Text shown:
"""

The constraint drives discovery of reusable abstractions hiding inside monolithic functions.
Operational Benefits¶
These pay dividends in daily development.
Single-edit renames:
Renaming a flag is one edit to a config constant
instead of find-and-replace across 30,000 lines with
possible misses. grep token.Slash gives you every
place that uses a forward slash semantically.
grep "/" gives you noise.
Blast radius containment:
When every magic value is a config constant, a search is one result. This matters for impact analysis, security audits, and agents trying to understand "what uses this".
Compile-time contract enforcement:
When err/memory.WriteFile exists, the compiler
guarantees the error message exists and the call
signature is correct. An inline fmt.Errorf can have
a typo in the format string and nothing catches it
until runtime. Centralization turns runtime failures
into compile errors.
Semantic git blame:
When token.Slash is used everywhere and someone
changes its value, git blame on the config file
shows exactly when and why.
With inline "/" scattered across 30 files, the history is invisible.
Test surface reduction:
Centralizing into internal/err/, internal/io/,
internal/config/ means you test behavior once at
the boundary and trust the callers.
You do not need 30 tests for 30 fmt.Errorf calls. You need 1 test for
errMemory.WriteFile and 30 trivial call-site audits,
which is exactly what these AST tests provide.
The Numbers¶
One session. 25 commits. The raw stats:
| Metric | Count |
|---|---|
| New audit tests | 13 |
| Total audit tests | 19 |
| Files touched | 300+ |
| Magic values migrated | 90+ |
| Functions renamed | 17 |
| Doc comments added | 323 |
| Lines rewrapped to 80 chars | 190 |
| Config constants created | 40+ |
| Config regexes created | 3 |
Every number represents a violation that existed before the test caught it. The tests did not create work: they revealed work that was already needed.
The Uncomfortable Implication¶
None of this is Go-specific.
If an AI agent interacts with your codebase, your codebase already is an interface. You just have not designed it as one.
If your error messages are scattered across 200 files,
an agent cannot reason about error handling as a
concept. If your magic values are inlined, an agent
cannot distinguish "this is a path separator" from
"this is a division operator." If your functions are
named write.WriteJournal, the agent wastes tokens
on redundant information.
What we discovered, through the unglamorous work of writing lint tests and migrating string literals, is that the structural constraints software engineering has valued for decades are exactly the constraints that make code readable to machines.

"""

List of tasks:
**a.** Say whether each statement agrees with the excerpt on coding constraints, answering yes or no and quoting the words of the excerpt that decide it: (i) The work described took place in one session with 25 commits. (ii) The excerpt presents its points as specific to Go. (iii) A typo in the format string of an inline fmt.Errorf is caught at compile time.
**b.** Reproduce everything in the excerpt on coding constraints from "The constraint drives" down to "in daily development.".

Information supplied:
"""

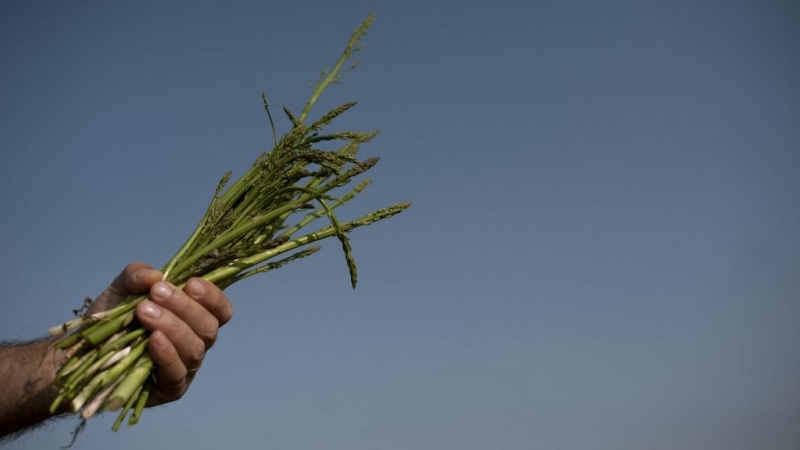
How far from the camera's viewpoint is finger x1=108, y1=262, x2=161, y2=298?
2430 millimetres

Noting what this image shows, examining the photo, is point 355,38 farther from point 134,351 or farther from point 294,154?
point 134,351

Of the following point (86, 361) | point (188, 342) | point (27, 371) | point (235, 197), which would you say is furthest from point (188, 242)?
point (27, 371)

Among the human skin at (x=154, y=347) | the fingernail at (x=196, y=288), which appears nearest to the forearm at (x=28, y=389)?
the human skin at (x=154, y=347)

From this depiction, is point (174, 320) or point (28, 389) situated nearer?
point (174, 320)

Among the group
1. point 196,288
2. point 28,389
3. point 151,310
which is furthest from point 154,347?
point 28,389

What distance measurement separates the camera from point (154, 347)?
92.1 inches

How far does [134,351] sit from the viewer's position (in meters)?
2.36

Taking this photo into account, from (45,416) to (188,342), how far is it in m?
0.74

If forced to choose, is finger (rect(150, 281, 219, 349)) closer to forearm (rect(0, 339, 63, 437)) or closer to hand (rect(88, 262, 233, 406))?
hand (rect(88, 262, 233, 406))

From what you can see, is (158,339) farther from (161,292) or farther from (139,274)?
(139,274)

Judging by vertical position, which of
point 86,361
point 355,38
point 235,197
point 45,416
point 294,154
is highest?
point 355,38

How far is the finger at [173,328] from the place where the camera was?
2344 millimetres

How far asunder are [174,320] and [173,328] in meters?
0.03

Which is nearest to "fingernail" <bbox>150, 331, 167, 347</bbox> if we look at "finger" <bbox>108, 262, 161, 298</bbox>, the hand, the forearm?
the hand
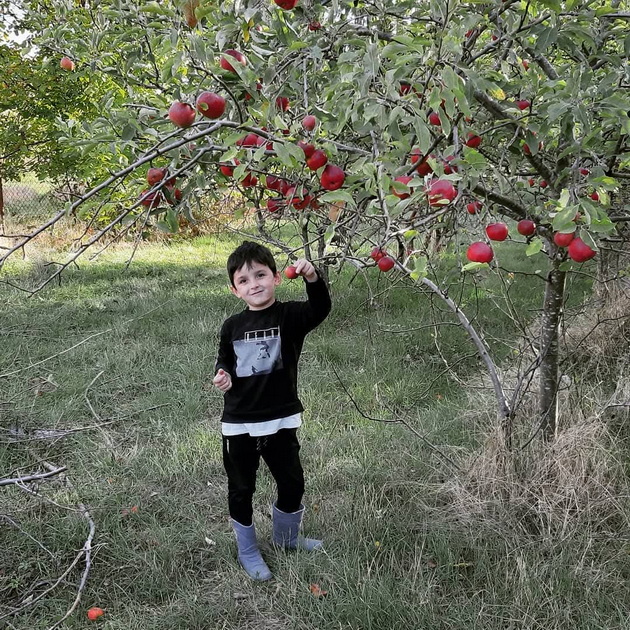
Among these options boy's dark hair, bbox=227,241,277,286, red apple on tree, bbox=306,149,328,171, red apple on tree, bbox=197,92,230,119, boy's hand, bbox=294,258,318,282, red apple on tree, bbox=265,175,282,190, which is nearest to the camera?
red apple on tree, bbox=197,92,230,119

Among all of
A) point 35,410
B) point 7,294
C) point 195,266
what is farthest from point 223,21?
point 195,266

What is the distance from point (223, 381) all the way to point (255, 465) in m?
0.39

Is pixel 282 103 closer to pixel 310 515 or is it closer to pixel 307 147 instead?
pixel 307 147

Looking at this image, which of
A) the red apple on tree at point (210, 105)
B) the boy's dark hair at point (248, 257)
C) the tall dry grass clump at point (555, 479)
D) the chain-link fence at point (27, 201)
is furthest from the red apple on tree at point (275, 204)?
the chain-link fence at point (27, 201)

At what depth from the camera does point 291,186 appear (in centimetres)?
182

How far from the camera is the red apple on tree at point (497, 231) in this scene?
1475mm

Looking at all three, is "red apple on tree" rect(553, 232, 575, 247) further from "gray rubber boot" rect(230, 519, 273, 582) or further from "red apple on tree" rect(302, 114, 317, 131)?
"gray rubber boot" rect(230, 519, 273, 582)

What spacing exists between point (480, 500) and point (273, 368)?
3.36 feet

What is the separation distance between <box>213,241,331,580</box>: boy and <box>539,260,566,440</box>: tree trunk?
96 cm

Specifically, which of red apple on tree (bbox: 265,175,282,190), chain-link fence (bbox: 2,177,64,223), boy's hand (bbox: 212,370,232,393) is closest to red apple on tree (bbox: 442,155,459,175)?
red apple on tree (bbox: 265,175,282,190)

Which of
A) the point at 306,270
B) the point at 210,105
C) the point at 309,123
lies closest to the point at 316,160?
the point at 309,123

"""

Solutions in order:
**a.**
(i) Yes: "One session. 25 commits."
(ii) No: "None of this is Go-specific."
(iii) No: "An inline fmt.Errorf can have a typo in the format string and nothing catches it until runtime."

**b.**
The constraint drives discovery of reusable abstractions hiding inside monolithic functions.
Operational Benefits¶
These pay dividends in daily development.